= REQUIRED WORK =
Please return the lines of the data that contain "frame".

= DATA FOR THIS EXERCISE =
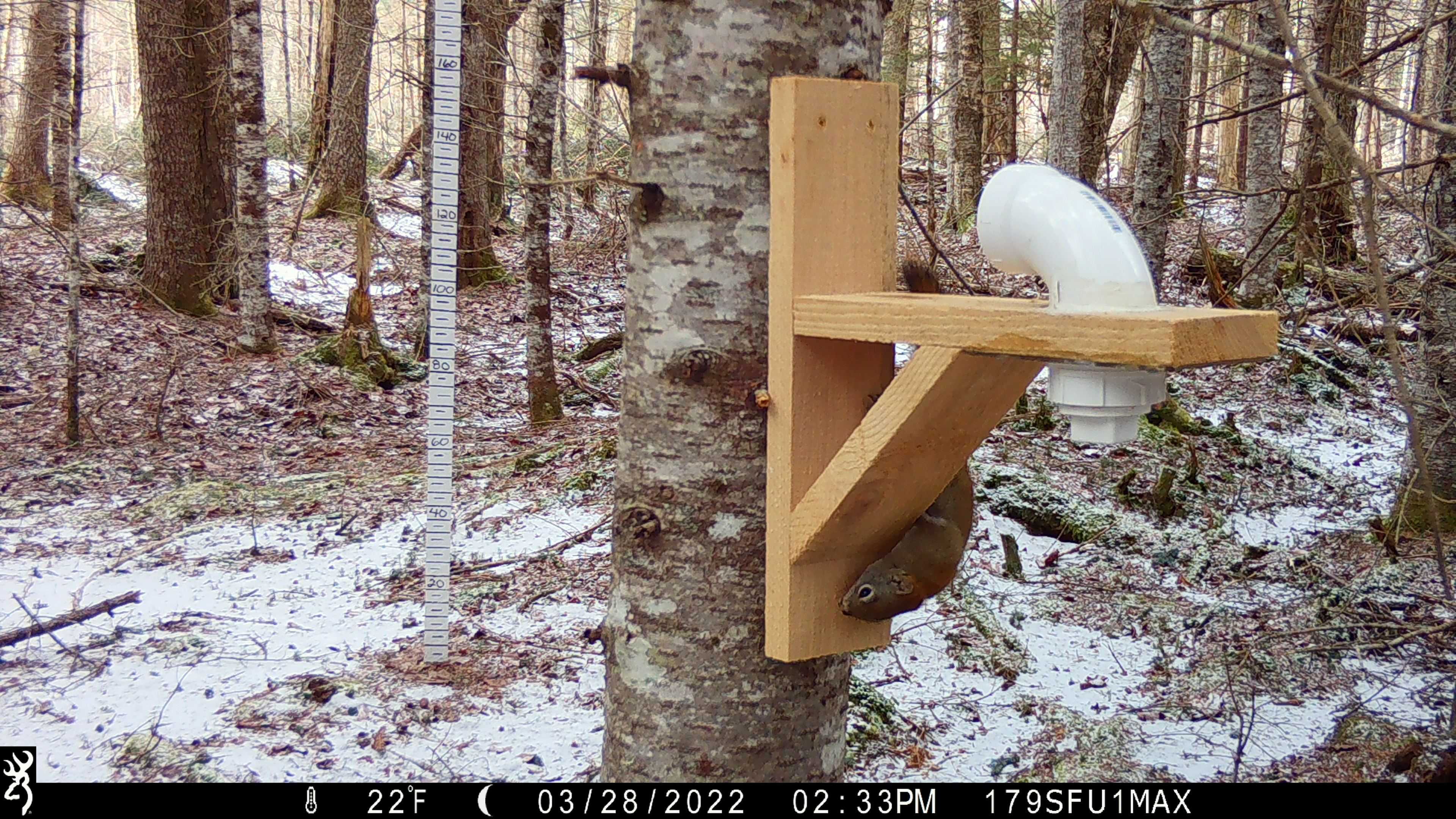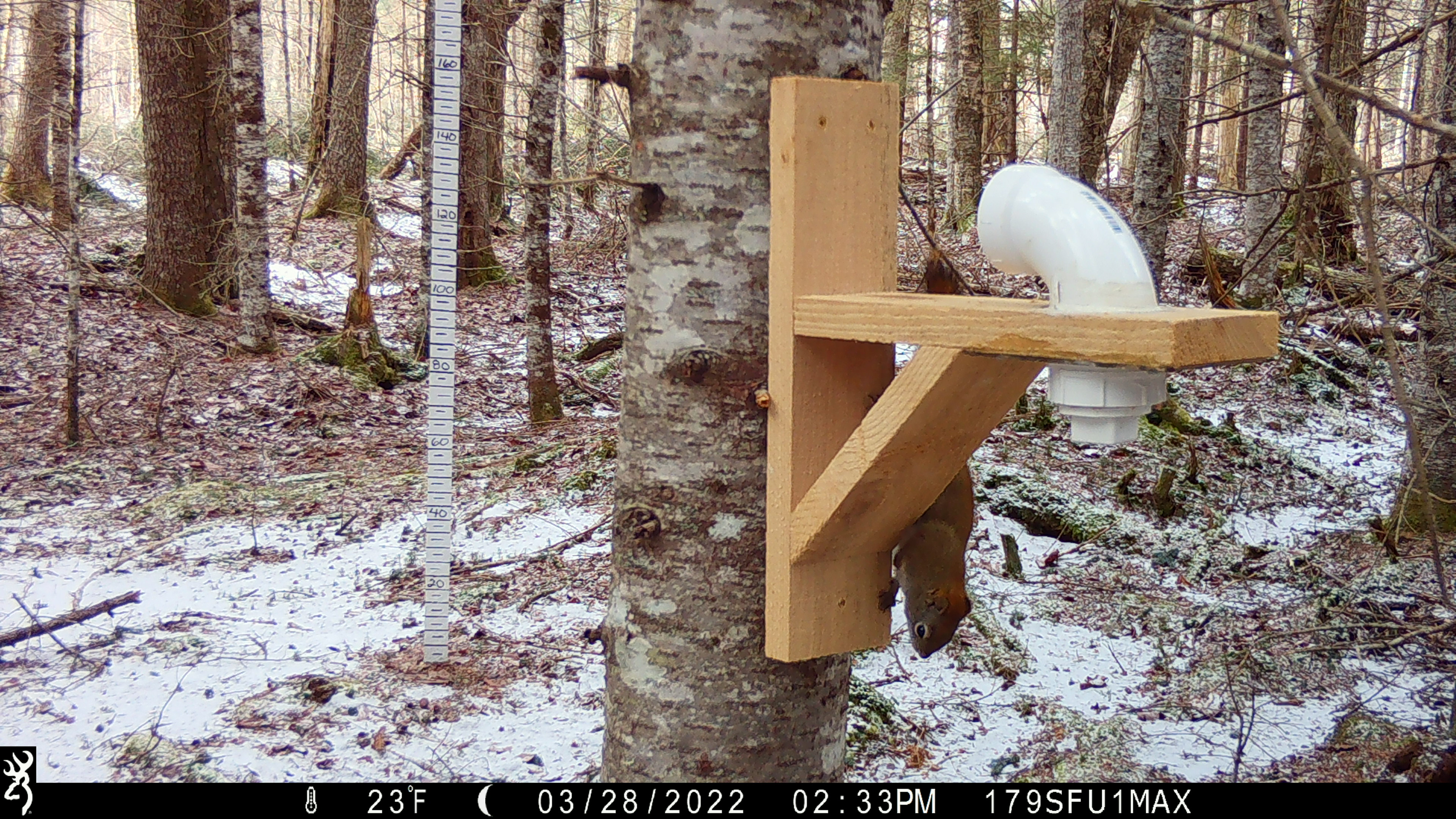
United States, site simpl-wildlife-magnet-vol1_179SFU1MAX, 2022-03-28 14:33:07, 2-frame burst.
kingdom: Animalia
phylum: Chordata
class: Mammalia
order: Rodentia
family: Sciuridae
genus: Tamiasciurus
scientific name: Tamiasciurus hudsonicus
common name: red squirrel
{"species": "red squirrel (Tamiasciurus hudsonicus)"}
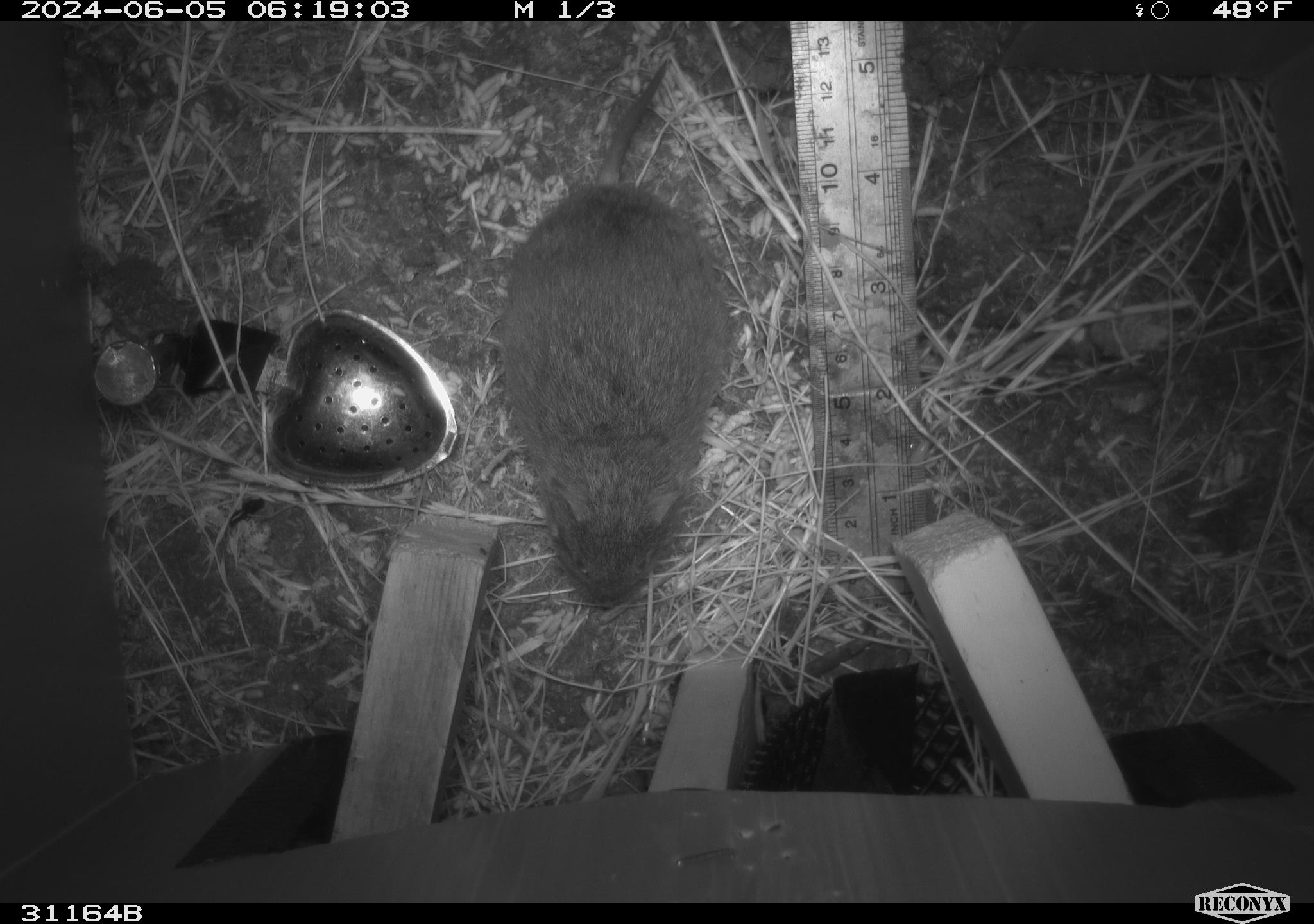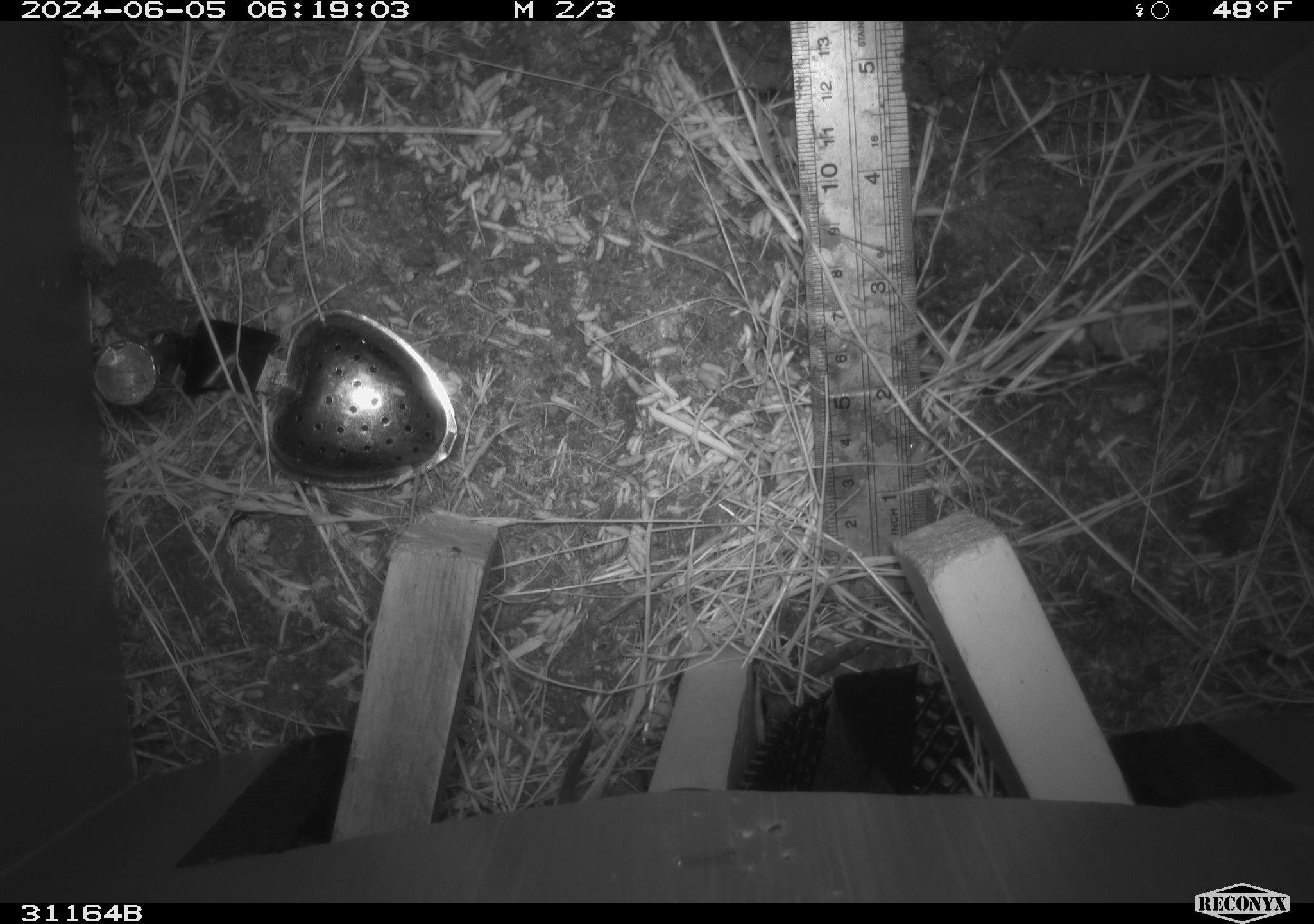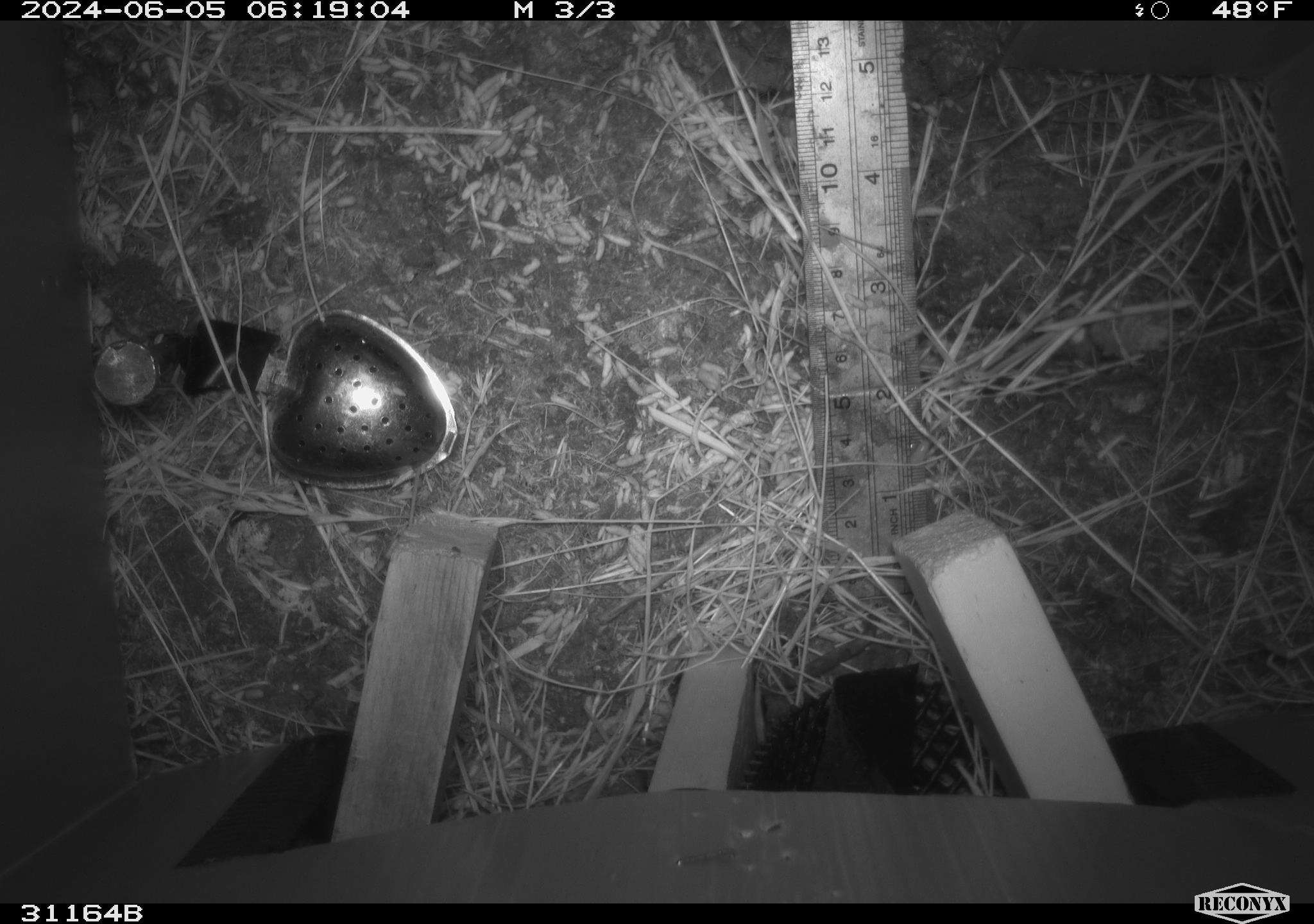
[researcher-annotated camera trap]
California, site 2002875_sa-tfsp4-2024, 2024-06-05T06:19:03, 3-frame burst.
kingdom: Animalia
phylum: Chordata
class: Mammalia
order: Rodentia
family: Cricetidae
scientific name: Arvicolinae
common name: voles, lemmings, and muskrats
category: arvicolinae subfamily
Arvicolinae subfamily (voles, lemmings, and muskrats) (Arvicolinae).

= PROBLEM SOLUTION =
United States, site simpl-wildlife-magnet-vol1_179SFU1MAX, 2022-03-28 14:33:07, 2-frame burst.
California, site 2002875_sa-tfsp4-2024, 2024-06-05T06:19:03, 3-frame burst.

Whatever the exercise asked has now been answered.